= WHAT IS ASKED =
1. Print the part of the article on Trump's board appointments starting with "Even without Koch" and going on through "the executive branch.".
2. Carry on the article about Trump's appointments to advisory boards from the point where it ends.

= PAGE =
Even without Koch influence, the board of the National Park Foundation was already becoming more controversial under Trump, as were many other boards across the executive branch.

Perhaps the most contentious appointment to the National Park Foundation board has been that of Susan LaPierre, the spouse of National Rifle Association executive director Wayne LaPierre.

National Rifle Association executive director Wayne LaPierre and his wife, Susan, in 2012. (Photo: Paul Morigi/Getty Images for Larry King Cardiac Foundation)

A former Interior official familiar with the matter, who spoke on the condition that his identity remain confidential, said that Ryan Zinke, who was the interior secretary until being forced to resign over charges of unethical behavior, bypassed the ordinary advisory process by which board members are selected in picking LaPierre. The former official said that as far as he was aware, that appointment was an anomaly and the board does not yet appear to be compromised, as a whole, by Trump’s appointments.

He did worry, however, that if Trump were to win a second term, the National Park Foundation board could potentially succumb wholesale to politics.

In other areas, some of Trump’s appointments have been in line with those of previous presidents. For example, he was generally praised for reconstituting the Council of Advisors on Science and Technology, and while some noted that the council was heavy on private industry, those executives were both credentialed and accomplished.

Such praise, however, has been rare.

In May 2018 the president named Stephen Feinberg, a reliable Republican donor who had contributed to Trump’s 2016 campaign, to lead the president's Intelligence Advisory Board, which has been in place since 1956. Feinberg had been considered for another intelligence post, but even some Republicans took note of his lack of qualifications. “As far as I can tell, this individual does not have national security experience,” Sen. Susan Collins, R-Maine, said of Feinberg, “nor does he appear to have experience in intelligence.”

White, the board governance expert, was even tougher in his assessment. “These are terrible appointments,” he said, speaking of Feinberg specifically.

= RAW DATA =
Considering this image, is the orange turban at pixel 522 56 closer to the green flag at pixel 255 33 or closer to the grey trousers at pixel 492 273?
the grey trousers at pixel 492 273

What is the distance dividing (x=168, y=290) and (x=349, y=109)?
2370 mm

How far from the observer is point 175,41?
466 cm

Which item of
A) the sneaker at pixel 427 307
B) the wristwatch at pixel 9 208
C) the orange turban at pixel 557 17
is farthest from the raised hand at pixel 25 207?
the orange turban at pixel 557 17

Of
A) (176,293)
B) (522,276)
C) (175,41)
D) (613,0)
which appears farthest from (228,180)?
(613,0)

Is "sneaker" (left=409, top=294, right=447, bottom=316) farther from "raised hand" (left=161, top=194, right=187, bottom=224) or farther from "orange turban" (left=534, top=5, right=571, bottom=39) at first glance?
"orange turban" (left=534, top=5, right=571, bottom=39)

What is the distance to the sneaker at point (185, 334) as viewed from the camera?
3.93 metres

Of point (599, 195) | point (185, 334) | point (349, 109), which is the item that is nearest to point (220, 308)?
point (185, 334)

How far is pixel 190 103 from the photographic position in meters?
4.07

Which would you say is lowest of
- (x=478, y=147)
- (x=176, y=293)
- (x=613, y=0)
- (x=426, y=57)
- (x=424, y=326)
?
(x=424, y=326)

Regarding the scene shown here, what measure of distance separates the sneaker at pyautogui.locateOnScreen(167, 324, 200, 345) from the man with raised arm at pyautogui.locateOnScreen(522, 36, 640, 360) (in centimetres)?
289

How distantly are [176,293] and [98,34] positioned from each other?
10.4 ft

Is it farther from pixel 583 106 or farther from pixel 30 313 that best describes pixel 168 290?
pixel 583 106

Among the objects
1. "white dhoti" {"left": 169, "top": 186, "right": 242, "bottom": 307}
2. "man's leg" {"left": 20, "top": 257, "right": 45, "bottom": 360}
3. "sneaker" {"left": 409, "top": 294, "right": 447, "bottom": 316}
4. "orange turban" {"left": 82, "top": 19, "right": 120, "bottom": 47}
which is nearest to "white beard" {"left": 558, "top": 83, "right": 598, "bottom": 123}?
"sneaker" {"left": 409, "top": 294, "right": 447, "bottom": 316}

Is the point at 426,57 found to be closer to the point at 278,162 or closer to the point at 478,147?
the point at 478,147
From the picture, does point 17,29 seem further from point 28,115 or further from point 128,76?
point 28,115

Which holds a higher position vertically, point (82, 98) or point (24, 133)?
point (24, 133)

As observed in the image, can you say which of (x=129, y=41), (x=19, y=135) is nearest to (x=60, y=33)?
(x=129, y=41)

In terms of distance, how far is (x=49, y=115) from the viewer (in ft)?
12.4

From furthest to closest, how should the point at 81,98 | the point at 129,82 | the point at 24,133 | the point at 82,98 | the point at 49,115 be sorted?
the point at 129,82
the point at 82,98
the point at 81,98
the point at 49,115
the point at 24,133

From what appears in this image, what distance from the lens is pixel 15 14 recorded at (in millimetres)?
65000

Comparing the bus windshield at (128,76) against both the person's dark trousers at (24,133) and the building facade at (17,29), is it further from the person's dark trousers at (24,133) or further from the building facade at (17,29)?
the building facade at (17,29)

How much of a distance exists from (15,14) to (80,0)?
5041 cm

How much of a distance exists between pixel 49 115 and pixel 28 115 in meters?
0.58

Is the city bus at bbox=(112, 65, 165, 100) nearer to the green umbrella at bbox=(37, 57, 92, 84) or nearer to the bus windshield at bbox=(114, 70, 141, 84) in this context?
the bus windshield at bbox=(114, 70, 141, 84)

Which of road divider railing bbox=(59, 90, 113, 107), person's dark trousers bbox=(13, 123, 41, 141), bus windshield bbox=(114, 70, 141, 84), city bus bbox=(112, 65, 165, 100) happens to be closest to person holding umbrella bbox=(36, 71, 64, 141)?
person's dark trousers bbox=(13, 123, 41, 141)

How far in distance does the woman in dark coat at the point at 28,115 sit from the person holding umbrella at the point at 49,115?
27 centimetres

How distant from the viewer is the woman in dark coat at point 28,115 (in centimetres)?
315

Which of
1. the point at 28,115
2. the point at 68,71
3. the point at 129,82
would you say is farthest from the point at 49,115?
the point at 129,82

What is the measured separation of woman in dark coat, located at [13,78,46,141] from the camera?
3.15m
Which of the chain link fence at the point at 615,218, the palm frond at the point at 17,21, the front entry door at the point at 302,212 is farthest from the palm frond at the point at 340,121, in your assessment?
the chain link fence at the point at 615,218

= ANSWERS FOR THE EXERCISE =
1.
Even without Koch influence, the board of the National Park Foundation was already becoming more controversial under Trump, as were many other boards across the executive branch.

2.
Appointment to the intelligence board does not require Senate confirmation, meaning that Feinberg’s critics could do little to stop it.

Stephen Feinberg in 2008. (Photo: Haraz N. Ghanbari/AP)

Trump isn’t the first president to award donors with board membership, and James Pfiffner, a scholar of the presidency at George Mason University, explained that “board seats are often used to reward political allies, regardless of qualifications.”

President Barack Obama also faced charges of politicizing the intelligence board. A few months after Chuck Hagel, the respected Republican senator from Nebraska who had served in Vietnam, left the board to take charge of the Pentagon in early 2013, 10 of the panel’s members were dismissed without any warning or explanation. Among them was former Rep. Lee Hamilton of Indiana, who had been one of the authors of the much-lauded report on the Sept. 11 terrorist attacks.

“I didn’t want to stay anyway,” Hamilton recalls, adding that there were “plenty of reasons to kick me off.”

Still, those reasons were never given to Hamilton. The intelligence board eventually added new members, among them a Chicago investor to Obama’s political campaign and the chairman of UPS.

Without discussing any specific names, Hamilton says that heading the intelligence panel is not “the business for an amateur” lacking significant experience. “I don’t want any president to play around with the intelligence community,” he adds.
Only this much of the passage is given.